::: TEXTE FOURNI

Citroën vient de dévoiler la version de série de son nouveau C5 Aircross ci-dessus, une nouveauté largement déflorée par le concept-car révélé au Mondial de Paris l’année dernière. On a tendance à oublier que ce « SUV » compact est un modèle très récent dans l’histoire de la marque. Effectivement, le constructeur a décidé tardivement de se lancer à l’assaut de ce segment jugé porteur en Europe. C’était en 2015, voici tout juste dix ans, avec le concept « Aircross » ci-dessous. LIGNES/auto vous raconte les coulisses du design de cette entrée à marche forcée dans un univers qui nous est aujourd’hui familier.

Il faut donc légèrement tourner la clé de la machine à remonter le temps puisque c’est en 2012 que l’histoire débute réellement en coulisse. Cette année-là, le centre de design Citroën, jusqu’alors dirigé par Thierry Métroz, accueille un nouveau patron : Alexandre Malval. Thierry Métroz prend en charge la destinée de la « ligne DS » aux ambitions chinoises clairement affichées. Le design Peugeot de son côté a été confié en 2010 à Gilles Vidal, l’ensemble du design des deux marques, ainsi que la « ligne DS » étant sous la responsabilité de Jean-Pierre Ploué.

::::::

Prolongez le texte consacré aux coulisses du design du C5 Aircross de Citroën en reprenant immédiatement après sa dernière phrase. Les lignes présentées ensuite forment un matériau indépendant du texte.

::: DONNÉES RECUEILLIES

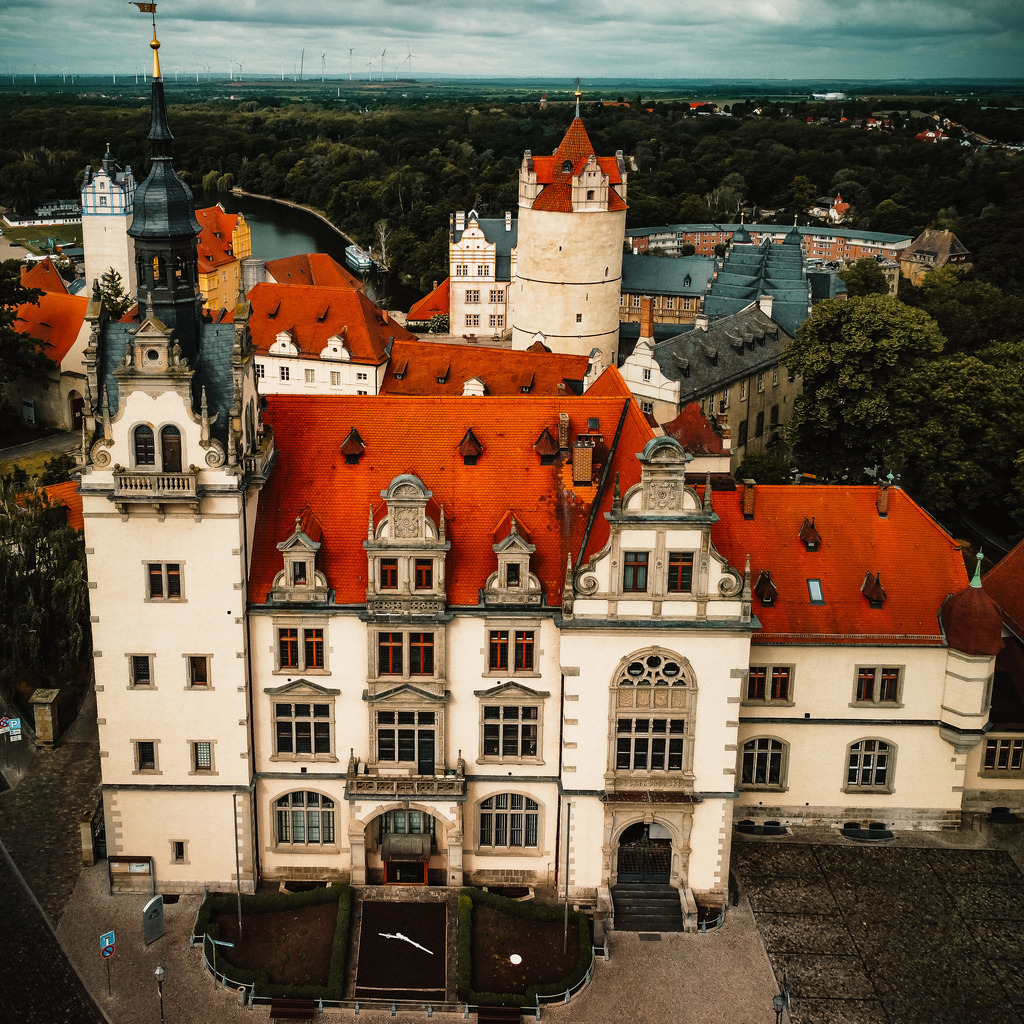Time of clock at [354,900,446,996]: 9:18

::::::

> _RÉPONSE RÉDIGÉE_:
Depuis 2012 et sa nomination à la tête du centre de style Citroën, Alexandre Malval ne chôme pas. Avec ses équipes, la refonte de l’identité de la marque mais aussi – et surtout – la conception de nouveaux produits est extrêmement chronophage. Les renouvellements de la C4 Cactus (ce sera finalement un copieux restylage), de la petite berline C3 et de son cousin C3 Picasso, mais aussi de la future berline C4, s’ajoutent à la volonté de la marque à prouver sa légitimité sur le segment des voitures haut de gamme, avec celle qui deviendra l’éphémère C5X ci-dessous au stade de la maquette en Clay.

Tous les projets sont urgents, car depuis la scission d’avec la « ligne DS », la gamme Citroën a perdu un pan sensible de sa profitabilité, alors que la gamme vieillit. L’urgence, c’est bien sûr la petite C3 née en 2002. Le designer Cyril Pietton a vu son projet retenu pour ce programme qui sera commercialisé en 2016. La Citroën C3 Picasso, elle, est vouée à un tout autre avenir et deviendra la C3 Aircross ci-dessous.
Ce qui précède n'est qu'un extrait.